Wednesday, October 25, 2017
4:00 pm
Walnut Room, Indiana Memorial Union

Silencing and covering up of the Holocaust tragedy in the Soviet Union, on the one hand, and the participation of Jews in the struggle against fascism, on the other, led to the emergence of so-called "right to silence." The post-war Jewish generation learned this truth from their parents who survived the horrors of the extermination, in the ghettos and camps, and at the frontier. Later, these impressions about heard as a child, are reflected in their work.

* Data records:
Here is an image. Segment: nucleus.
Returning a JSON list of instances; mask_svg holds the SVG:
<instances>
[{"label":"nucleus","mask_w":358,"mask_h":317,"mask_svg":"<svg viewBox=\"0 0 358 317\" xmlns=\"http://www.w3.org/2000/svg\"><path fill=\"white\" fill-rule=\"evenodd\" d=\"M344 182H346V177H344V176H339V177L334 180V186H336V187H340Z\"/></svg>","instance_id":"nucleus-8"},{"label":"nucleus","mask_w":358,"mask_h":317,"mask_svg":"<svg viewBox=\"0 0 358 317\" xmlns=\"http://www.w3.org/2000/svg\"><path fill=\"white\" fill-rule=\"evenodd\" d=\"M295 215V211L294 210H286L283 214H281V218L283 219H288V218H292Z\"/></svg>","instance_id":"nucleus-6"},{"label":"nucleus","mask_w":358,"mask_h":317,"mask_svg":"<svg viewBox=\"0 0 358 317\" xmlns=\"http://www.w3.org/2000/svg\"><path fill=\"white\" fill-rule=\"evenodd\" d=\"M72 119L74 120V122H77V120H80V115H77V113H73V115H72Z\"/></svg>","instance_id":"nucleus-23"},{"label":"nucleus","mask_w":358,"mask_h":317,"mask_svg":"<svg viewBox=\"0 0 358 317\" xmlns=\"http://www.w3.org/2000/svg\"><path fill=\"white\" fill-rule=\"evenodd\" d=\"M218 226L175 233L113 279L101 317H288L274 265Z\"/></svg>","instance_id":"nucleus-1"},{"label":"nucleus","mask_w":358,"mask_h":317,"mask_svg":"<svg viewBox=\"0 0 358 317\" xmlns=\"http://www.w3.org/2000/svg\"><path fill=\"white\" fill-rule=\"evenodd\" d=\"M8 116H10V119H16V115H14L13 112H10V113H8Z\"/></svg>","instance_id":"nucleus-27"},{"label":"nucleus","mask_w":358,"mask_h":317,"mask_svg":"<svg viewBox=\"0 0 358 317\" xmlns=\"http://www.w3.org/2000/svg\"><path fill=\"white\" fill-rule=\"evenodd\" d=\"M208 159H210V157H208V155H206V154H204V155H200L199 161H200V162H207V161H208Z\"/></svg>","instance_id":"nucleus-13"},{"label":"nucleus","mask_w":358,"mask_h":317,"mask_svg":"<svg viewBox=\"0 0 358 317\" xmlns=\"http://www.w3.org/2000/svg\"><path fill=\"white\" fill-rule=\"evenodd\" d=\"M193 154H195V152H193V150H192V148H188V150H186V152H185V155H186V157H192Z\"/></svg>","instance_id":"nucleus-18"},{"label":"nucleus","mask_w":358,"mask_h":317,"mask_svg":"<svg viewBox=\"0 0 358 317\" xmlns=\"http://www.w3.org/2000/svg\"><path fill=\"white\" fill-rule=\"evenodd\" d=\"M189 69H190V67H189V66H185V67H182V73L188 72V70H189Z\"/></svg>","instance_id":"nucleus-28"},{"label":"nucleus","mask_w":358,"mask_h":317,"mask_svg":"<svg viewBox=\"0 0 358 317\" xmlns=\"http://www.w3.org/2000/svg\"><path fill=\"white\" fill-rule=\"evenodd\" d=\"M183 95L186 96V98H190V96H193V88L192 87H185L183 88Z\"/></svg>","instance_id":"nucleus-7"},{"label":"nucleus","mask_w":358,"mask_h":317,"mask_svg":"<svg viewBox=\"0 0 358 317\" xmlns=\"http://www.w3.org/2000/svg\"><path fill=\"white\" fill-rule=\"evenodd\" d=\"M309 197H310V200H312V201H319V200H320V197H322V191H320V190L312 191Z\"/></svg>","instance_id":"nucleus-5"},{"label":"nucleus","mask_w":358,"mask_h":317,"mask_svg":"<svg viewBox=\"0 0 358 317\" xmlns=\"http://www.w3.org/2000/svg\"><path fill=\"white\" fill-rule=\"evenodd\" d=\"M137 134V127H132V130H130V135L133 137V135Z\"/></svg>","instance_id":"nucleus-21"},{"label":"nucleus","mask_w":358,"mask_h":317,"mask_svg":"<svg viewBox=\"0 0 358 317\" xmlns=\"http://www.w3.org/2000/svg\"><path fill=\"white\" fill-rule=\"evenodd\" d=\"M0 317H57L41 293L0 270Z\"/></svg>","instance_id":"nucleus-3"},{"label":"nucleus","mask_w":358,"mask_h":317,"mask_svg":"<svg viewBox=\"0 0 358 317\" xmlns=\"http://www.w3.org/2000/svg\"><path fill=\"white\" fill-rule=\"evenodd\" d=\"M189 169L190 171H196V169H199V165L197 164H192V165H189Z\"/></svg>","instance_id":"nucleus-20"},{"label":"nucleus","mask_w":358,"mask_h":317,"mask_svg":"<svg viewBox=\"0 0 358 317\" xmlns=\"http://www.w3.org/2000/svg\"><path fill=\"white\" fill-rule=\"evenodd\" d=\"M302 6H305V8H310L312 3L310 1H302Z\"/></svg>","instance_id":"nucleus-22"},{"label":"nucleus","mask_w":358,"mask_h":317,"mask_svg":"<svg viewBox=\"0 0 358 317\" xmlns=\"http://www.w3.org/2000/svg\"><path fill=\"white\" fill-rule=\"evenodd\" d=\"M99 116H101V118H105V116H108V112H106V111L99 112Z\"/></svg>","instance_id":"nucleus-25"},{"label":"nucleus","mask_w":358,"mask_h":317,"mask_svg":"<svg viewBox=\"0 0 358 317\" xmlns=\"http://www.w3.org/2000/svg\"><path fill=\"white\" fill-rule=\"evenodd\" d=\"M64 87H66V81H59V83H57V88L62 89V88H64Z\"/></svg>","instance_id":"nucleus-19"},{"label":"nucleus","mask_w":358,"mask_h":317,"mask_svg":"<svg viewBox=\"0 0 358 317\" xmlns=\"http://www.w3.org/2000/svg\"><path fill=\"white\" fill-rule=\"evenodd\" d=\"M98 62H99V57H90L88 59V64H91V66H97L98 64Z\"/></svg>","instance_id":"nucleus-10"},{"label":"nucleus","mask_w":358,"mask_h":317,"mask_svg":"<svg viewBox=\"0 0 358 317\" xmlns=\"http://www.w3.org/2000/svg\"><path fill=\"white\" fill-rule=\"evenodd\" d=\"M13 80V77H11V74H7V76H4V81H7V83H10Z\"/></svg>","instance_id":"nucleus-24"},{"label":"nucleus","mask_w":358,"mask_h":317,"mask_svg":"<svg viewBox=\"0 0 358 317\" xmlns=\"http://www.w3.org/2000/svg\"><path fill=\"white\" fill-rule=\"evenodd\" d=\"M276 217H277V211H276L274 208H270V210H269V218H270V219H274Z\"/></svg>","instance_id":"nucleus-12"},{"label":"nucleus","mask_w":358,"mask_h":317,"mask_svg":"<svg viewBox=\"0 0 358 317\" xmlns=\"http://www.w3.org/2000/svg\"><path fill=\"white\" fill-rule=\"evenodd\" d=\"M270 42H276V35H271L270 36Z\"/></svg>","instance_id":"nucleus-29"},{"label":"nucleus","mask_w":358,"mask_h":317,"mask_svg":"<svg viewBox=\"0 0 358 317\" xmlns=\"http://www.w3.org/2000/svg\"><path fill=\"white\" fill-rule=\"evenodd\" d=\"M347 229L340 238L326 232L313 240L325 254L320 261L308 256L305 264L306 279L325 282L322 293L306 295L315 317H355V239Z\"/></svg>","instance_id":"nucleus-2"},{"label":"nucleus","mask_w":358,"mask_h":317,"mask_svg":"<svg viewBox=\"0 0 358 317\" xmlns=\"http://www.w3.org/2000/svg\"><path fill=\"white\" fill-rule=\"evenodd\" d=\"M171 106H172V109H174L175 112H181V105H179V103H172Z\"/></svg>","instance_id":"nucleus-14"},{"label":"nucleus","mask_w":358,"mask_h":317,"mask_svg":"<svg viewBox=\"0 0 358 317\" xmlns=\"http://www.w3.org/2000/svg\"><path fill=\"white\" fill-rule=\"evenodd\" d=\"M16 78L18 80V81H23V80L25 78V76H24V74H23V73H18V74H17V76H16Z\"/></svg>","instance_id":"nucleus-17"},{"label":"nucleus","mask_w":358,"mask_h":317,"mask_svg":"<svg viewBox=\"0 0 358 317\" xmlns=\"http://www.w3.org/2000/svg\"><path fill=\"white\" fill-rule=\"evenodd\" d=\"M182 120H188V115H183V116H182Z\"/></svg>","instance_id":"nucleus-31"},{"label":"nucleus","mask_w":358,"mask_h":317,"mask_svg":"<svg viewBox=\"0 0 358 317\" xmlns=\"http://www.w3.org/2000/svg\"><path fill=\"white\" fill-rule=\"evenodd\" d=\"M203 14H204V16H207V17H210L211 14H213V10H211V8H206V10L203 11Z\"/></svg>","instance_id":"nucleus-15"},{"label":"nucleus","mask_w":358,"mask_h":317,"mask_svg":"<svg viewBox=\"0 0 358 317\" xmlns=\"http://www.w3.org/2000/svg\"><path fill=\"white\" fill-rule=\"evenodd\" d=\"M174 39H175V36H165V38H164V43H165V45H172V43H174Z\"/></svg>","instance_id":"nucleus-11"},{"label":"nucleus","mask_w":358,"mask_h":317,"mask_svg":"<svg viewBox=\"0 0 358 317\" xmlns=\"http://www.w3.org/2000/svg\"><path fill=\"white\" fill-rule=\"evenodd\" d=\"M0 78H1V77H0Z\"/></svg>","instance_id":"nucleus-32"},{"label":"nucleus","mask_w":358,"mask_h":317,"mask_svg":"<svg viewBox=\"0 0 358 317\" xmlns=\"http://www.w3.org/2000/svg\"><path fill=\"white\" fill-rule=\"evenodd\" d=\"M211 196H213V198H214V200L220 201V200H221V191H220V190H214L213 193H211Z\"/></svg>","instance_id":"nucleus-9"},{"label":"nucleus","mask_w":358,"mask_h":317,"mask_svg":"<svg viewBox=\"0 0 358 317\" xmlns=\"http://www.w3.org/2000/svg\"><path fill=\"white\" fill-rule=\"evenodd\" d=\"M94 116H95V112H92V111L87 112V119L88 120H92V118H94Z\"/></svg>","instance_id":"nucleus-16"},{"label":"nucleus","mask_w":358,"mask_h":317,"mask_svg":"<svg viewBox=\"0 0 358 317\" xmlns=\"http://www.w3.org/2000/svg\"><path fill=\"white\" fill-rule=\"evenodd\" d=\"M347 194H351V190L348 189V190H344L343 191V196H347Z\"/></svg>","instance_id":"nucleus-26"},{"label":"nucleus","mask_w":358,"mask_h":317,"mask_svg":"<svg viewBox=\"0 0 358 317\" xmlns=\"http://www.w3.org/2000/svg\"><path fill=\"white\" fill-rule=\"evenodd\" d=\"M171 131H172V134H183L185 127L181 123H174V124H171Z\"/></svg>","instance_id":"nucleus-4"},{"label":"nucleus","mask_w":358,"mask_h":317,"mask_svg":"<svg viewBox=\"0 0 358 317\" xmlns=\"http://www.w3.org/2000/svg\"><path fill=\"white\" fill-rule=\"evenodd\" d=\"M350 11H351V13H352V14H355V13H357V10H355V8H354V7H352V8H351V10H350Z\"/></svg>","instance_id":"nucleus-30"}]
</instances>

* What this task involves: Could you pull out, word for word, everything from "Wednesday, October 25, 2017" down to "in their work." in the passage on Holocaust silence in the Soviet Union?

* Full solution:
Wednesday, October 25, 2017
4:00 pm
Walnut Room, Indiana Memorial Union

Silencing and covering up of the Holocaust tragedy in the Soviet Union, on the one hand, and the participation of Jews in the struggle against fascism, on the other, led to the emergence of so-called "right to silence." The post-war Jewish generation learned this truth from their parents who survived the horrors of the extermination, in the ghettos and camps, and at the frontier. Later, these impressions about heard as a child, are reflected in their work.